▶ [REQUIREMENTS] Print only the line with "What is the uppermost item among" and the lines after it, ending with the last line of the material, each exactly as it stands.

**********

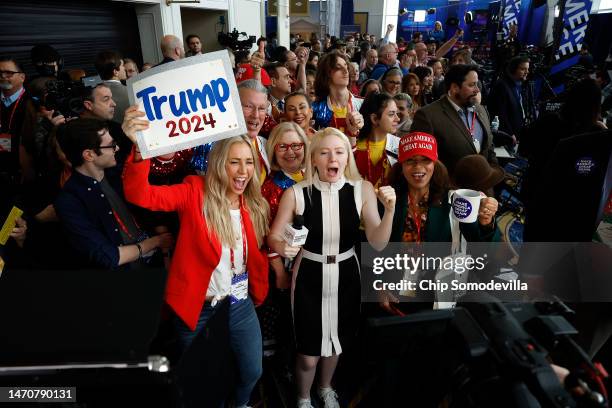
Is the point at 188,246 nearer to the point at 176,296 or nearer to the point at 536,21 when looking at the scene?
the point at 176,296

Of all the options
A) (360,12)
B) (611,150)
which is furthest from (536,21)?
(611,150)

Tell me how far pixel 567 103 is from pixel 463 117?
30.0 inches

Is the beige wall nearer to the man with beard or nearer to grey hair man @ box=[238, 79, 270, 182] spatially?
the man with beard

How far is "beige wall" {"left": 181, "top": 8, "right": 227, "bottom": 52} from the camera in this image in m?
10.8

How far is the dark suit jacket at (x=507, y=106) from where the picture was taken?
5.47 meters

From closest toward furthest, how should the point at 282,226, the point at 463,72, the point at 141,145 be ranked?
the point at 141,145 → the point at 282,226 → the point at 463,72

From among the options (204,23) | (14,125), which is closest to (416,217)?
(14,125)

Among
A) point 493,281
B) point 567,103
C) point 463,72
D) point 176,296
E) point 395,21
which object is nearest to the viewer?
point 176,296

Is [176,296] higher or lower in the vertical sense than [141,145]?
lower

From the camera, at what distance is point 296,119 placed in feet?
10.3

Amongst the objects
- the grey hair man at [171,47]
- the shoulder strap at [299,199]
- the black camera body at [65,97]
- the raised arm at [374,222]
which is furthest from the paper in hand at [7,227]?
the grey hair man at [171,47]

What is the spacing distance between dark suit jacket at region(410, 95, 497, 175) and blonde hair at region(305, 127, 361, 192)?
1.34 m

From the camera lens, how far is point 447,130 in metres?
3.28

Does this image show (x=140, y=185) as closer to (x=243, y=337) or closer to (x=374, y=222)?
(x=243, y=337)
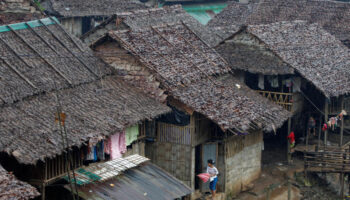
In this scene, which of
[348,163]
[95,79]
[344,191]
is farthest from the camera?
[344,191]

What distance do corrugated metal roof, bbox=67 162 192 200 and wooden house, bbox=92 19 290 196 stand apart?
260cm

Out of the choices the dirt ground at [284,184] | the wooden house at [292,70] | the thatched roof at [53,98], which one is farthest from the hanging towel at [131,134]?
the wooden house at [292,70]

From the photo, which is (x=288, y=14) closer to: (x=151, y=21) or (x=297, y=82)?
(x=151, y=21)

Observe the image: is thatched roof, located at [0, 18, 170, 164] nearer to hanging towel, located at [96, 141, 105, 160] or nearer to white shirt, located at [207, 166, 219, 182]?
hanging towel, located at [96, 141, 105, 160]

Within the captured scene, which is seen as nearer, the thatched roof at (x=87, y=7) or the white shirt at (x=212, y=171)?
the white shirt at (x=212, y=171)

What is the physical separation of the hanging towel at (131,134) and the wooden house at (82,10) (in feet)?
58.2

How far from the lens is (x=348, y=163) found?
2216cm

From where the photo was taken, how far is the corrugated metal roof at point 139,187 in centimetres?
1481

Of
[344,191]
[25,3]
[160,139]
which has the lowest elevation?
[344,191]

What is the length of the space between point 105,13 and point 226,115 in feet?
65.9

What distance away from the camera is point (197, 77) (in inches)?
826

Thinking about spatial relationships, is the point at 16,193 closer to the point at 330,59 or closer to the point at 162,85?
the point at 162,85

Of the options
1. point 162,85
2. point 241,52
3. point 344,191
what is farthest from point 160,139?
point 344,191

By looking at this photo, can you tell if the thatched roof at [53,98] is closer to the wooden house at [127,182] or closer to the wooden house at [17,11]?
the wooden house at [127,182]
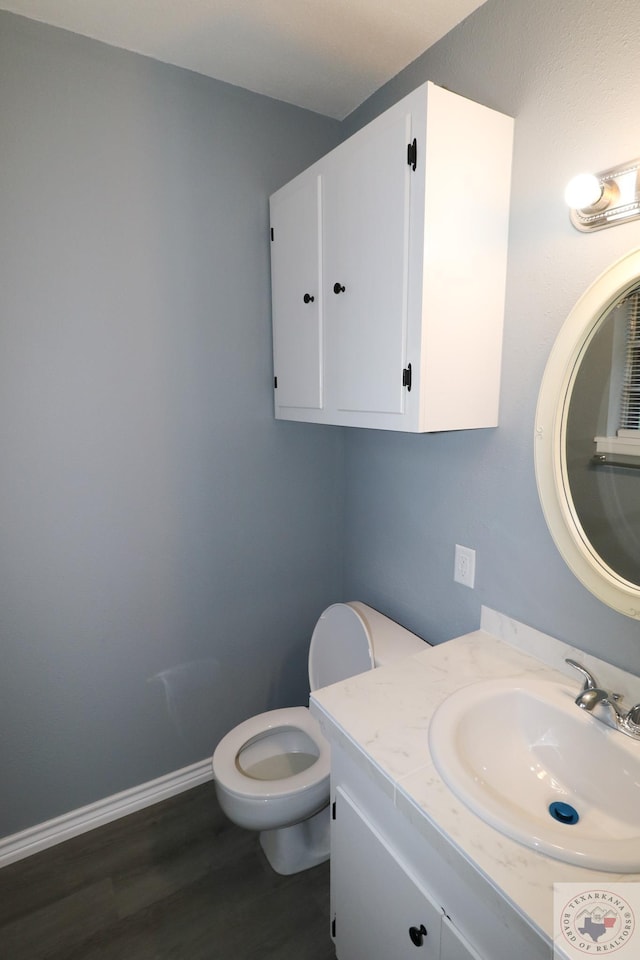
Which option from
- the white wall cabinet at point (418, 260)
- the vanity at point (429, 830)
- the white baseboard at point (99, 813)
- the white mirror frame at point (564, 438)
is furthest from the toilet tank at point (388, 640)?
the white baseboard at point (99, 813)

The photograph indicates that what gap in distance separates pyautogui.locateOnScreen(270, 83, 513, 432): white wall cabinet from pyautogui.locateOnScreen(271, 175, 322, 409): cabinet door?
1.8 inches

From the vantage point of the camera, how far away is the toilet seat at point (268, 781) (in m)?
1.38

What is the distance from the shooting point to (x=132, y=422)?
5.18ft

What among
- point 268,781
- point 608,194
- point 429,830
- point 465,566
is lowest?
point 268,781

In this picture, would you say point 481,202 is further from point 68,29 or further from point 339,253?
point 68,29

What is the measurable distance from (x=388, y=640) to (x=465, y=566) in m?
0.35

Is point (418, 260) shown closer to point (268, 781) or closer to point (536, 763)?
point (536, 763)

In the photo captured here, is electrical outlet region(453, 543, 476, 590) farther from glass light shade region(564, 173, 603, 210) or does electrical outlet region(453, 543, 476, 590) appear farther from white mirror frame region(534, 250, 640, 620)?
glass light shade region(564, 173, 603, 210)

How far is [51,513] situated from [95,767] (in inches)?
36.5

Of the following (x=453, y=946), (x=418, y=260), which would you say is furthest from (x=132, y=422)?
(x=453, y=946)

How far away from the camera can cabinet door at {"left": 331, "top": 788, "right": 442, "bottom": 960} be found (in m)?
0.88

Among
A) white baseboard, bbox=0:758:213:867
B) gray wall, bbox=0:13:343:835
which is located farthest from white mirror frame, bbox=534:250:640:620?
white baseboard, bbox=0:758:213:867

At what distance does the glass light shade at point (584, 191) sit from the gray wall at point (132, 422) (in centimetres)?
106

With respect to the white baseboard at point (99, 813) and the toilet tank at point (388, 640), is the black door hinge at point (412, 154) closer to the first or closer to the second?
the toilet tank at point (388, 640)
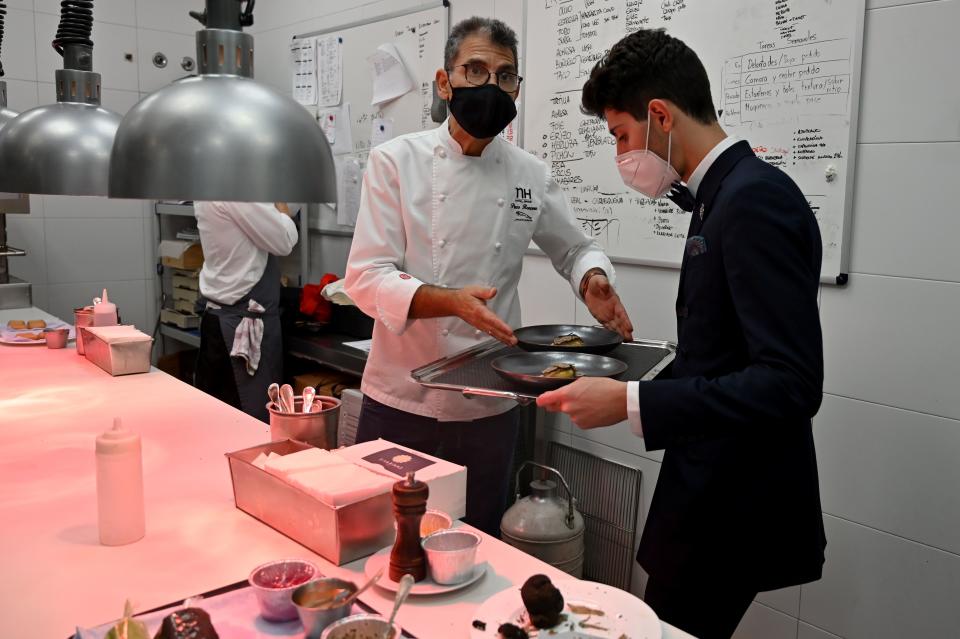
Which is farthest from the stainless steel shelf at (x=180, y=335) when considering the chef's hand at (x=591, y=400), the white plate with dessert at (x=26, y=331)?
the chef's hand at (x=591, y=400)

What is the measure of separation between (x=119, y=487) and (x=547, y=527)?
1.83 meters

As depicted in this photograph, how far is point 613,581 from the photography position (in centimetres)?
318

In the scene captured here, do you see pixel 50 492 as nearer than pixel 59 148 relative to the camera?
Yes

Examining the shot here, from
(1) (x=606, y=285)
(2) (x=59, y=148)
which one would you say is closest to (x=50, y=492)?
(2) (x=59, y=148)

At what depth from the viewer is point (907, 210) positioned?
7.55 feet

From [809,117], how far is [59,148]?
7.21 feet

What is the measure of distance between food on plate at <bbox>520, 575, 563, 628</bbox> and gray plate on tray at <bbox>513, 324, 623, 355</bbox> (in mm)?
861

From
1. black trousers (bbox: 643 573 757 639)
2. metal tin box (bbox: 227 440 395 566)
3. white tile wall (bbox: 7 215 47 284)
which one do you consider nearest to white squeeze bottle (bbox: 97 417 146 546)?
metal tin box (bbox: 227 440 395 566)

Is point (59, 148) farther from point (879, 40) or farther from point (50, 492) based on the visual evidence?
point (879, 40)

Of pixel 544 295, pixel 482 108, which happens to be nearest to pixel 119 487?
pixel 482 108

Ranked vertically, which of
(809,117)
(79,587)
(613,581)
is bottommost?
(613,581)

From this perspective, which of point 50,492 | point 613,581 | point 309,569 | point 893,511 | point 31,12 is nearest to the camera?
point 309,569

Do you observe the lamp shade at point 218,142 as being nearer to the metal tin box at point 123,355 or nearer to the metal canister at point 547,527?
the metal tin box at point 123,355

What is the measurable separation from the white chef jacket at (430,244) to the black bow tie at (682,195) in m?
0.65
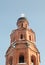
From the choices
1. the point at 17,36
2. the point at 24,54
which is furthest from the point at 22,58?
the point at 17,36

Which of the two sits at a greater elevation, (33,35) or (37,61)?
(33,35)

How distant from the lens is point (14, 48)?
39.6m

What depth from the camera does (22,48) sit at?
3966 centimetres

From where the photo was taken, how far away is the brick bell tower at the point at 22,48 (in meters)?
38.8

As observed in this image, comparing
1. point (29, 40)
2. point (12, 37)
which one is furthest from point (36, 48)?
point (12, 37)

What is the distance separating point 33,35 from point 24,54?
4.51 meters

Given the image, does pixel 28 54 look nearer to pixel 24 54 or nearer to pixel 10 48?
pixel 24 54

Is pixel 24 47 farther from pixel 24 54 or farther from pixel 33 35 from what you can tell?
pixel 33 35

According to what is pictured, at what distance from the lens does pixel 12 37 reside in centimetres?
4228

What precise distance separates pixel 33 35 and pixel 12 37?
320 cm

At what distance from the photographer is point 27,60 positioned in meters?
38.4

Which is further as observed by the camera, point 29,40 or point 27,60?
point 29,40

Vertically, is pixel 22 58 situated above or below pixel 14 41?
below

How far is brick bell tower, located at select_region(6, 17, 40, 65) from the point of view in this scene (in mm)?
38844
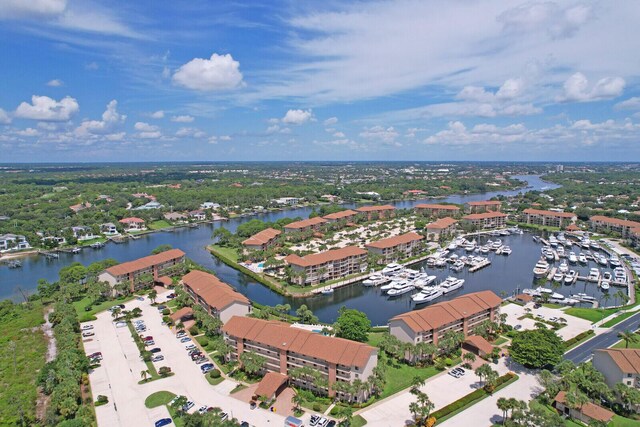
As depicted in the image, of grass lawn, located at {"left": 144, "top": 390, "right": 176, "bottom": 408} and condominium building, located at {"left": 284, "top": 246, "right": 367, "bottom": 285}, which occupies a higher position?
condominium building, located at {"left": 284, "top": 246, "right": 367, "bottom": 285}

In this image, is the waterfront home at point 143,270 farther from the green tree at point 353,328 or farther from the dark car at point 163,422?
the green tree at point 353,328

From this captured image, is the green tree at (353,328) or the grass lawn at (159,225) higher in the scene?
the green tree at (353,328)

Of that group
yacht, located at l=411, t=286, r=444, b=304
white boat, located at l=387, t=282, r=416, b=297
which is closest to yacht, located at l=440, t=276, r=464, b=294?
yacht, located at l=411, t=286, r=444, b=304

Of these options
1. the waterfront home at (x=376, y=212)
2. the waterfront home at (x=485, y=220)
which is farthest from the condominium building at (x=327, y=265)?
the waterfront home at (x=485, y=220)

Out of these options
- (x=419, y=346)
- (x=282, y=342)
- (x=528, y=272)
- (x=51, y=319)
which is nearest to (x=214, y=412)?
(x=282, y=342)

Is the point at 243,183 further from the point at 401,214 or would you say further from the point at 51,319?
the point at 51,319

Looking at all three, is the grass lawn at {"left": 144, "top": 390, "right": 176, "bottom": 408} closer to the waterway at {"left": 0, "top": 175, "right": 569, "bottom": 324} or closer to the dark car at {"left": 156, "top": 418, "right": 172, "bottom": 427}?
the dark car at {"left": 156, "top": 418, "right": 172, "bottom": 427}
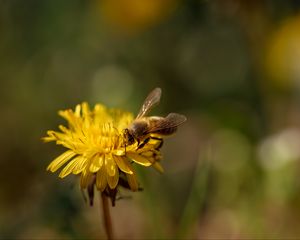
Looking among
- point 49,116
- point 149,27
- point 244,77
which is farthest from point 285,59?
point 49,116

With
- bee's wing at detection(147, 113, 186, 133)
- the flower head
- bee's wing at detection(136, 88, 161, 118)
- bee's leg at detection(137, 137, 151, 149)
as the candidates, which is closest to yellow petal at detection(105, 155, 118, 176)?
the flower head

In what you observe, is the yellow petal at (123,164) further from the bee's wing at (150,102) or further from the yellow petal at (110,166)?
the bee's wing at (150,102)

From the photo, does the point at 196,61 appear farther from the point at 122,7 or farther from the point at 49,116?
the point at 49,116

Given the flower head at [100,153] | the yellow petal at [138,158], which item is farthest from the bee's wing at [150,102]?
the yellow petal at [138,158]

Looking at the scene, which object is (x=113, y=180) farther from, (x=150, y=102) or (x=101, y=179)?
(x=150, y=102)

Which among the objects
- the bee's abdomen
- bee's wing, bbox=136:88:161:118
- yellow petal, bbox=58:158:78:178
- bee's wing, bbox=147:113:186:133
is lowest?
yellow petal, bbox=58:158:78:178

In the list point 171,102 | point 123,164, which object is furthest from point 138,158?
point 171,102

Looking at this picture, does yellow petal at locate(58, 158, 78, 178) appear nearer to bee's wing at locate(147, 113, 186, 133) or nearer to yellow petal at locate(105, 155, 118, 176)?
yellow petal at locate(105, 155, 118, 176)

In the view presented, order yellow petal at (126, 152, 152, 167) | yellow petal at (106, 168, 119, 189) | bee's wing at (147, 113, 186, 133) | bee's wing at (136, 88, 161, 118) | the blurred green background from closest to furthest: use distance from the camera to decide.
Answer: yellow petal at (106, 168, 119, 189) → yellow petal at (126, 152, 152, 167) → bee's wing at (147, 113, 186, 133) → bee's wing at (136, 88, 161, 118) → the blurred green background
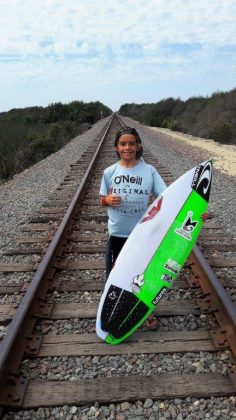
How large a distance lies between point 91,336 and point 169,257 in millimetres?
877

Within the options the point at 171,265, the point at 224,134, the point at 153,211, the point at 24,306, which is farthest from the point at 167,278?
the point at 224,134

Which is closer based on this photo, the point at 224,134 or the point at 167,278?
the point at 167,278

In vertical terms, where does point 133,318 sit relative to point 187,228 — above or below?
below

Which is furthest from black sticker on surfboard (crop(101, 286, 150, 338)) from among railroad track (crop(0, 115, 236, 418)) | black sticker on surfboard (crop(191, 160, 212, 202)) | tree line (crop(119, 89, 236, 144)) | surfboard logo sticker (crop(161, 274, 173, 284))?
tree line (crop(119, 89, 236, 144))

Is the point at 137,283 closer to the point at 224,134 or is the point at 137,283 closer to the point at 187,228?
the point at 187,228

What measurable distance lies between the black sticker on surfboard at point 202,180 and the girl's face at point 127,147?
54 centimetres

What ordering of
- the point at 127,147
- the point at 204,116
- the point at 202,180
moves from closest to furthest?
the point at 127,147 → the point at 202,180 → the point at 204,116

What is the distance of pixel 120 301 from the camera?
3223 mm

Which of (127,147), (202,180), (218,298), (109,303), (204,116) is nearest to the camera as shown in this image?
(127,147)

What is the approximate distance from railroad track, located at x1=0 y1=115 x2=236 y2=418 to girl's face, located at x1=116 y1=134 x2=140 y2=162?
1390mm

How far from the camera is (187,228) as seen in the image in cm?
331

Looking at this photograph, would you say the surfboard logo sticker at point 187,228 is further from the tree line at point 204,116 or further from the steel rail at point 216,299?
the tree line at point 204,116

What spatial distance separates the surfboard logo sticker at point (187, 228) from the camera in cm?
329

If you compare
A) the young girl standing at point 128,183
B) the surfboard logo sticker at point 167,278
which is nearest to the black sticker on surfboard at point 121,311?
the surfboard logo sticker at point 167,278
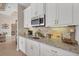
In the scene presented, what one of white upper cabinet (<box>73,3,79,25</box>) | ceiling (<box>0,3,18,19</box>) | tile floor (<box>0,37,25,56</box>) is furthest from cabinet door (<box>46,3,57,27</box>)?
tile floor (<box>0,37,25,56</box>)

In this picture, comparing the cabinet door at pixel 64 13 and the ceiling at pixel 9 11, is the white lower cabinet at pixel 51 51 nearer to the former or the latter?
the cabinet door at pixel 64 13

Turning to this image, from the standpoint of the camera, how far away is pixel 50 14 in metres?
2.23

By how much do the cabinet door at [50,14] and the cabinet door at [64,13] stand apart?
0.33 feet

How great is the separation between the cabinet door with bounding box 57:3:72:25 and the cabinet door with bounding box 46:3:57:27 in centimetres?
10

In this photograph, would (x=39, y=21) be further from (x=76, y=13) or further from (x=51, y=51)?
(x=76, y=13)

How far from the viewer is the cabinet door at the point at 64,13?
70.4 inches

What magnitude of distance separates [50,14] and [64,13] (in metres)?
0.38

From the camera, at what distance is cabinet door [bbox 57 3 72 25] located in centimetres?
179

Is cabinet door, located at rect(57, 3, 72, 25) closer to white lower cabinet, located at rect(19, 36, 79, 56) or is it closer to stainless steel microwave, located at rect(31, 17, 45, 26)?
white lower cabinet, located at rect(19, 36, 79, 56)

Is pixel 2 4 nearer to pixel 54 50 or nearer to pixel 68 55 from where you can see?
pixel 54 50

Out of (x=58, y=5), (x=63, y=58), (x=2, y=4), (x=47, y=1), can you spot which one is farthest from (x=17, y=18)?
(x=63, y=58)

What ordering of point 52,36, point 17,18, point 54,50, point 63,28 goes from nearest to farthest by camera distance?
1. point 54,50
2. point 17,18
3. point 63,28
4. point 52,36

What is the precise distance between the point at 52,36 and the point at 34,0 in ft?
2.35

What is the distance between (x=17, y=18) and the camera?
75.5 inches
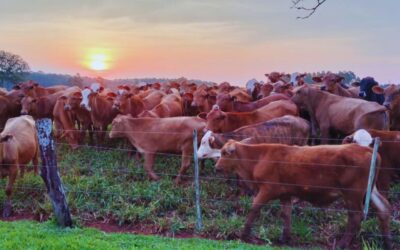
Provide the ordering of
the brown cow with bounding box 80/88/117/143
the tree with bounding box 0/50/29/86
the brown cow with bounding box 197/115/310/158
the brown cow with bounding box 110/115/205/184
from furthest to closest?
the tree with bounding box 0/50/29/86 → the brown cow with bounding box 80/88/117/143 → the brown cow with bounding box 110/115/205/184 → the brown cow with bounding box 197/115/310/158

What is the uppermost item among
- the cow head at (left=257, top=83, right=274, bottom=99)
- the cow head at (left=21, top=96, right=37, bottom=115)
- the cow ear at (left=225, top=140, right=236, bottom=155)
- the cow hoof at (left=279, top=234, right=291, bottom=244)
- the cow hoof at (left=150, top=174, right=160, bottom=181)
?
the cow head at (left=257, top=83, right=274, bottom=99)

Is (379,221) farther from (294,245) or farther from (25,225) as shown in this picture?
(25,225)

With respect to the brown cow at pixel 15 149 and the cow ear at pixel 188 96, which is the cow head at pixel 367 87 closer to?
the cow ear at pixel 188 96

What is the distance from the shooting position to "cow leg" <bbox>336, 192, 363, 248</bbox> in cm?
877

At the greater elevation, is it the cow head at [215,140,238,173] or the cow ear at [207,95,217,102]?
the cow ear at [207,95,217,102]

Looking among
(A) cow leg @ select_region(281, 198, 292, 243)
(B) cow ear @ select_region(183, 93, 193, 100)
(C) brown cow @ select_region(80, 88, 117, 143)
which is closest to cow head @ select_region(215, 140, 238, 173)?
(A) cow leg @ select_region(281, 198, 292, 243)

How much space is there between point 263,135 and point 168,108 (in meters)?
4.71

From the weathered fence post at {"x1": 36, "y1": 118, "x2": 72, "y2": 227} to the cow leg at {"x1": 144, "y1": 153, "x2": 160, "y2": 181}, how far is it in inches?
136

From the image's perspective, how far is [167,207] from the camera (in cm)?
1068

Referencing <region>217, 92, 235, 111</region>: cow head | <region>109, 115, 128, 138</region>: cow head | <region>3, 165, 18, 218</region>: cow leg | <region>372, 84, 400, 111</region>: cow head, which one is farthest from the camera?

**********

▶ [RESPONSE TO THIS EXERCISE]
What is the uppermost item among
- the cow head at (left=257, top=83, right=274, bottom=99)
- the cow head at (left=21, top=96, right=37, bottom=115)
- the cow ear at (left=225, top=140, right=236, bottom=155)
- the cow hoof at (left=279, top=234, right=291, bottom=244)
- the cow hoof at (left=150, top=174, right=160, bottom=181)
?
the cow head at (left=257, top=83, right=274, bottom=99)

Is (379,221) farther from (294,245) or farther from (25,225) as shown in this picture?
(25,225)

With respect to the brown cow at pixel 15 149 and the cow ear at pixel 188 96, which is the cow head at pixel 367 87 closer to?
the cow ear at pixel 188 96

What is the distance from the shooting position to "cow leg" <bbox>336, 192, 363, 248</bbox> in cm?
877

At the greater elevation, is it the cow head at [215,140,238,173] or the cow ear at [207,95,217,102]?
the cow ear at [207,95,217,102]

Looking among
(A) cow leg @ select_region(281, 198, 292, 243)
(B) cow ear @ select_region(183, 93, 193, 100)
(C) brown cow @ select_region(80, 88, 117, 143)
which is closest to cow head @ select_region(215, 140, 238, 173)?
(A) cow leg @ select_region(281, 198, 292, 243)

How much space is there between point 263,135 and point 168,108 (in meters)?
4.71

From the weathered fence post at {"x1": 36, "y1": 118, "x2": 72, "y2": 227} to the cow leg at {"x1": 144, "y1": 153, "x2": 160, "y2": 181}, how far is it in inches?
136

From the image's perspective, how far is [167,207] from the camera (in cm)?
1068

Referencing <region>217, 92, 235, 111</region>: cow head | <region>109, 115, 128, 138</region>: cow head | <region>3, 165, 18, 218</region>: cow leg | <region>372, 84, 400, 111</region>: cow head, which one is farthest from the camera?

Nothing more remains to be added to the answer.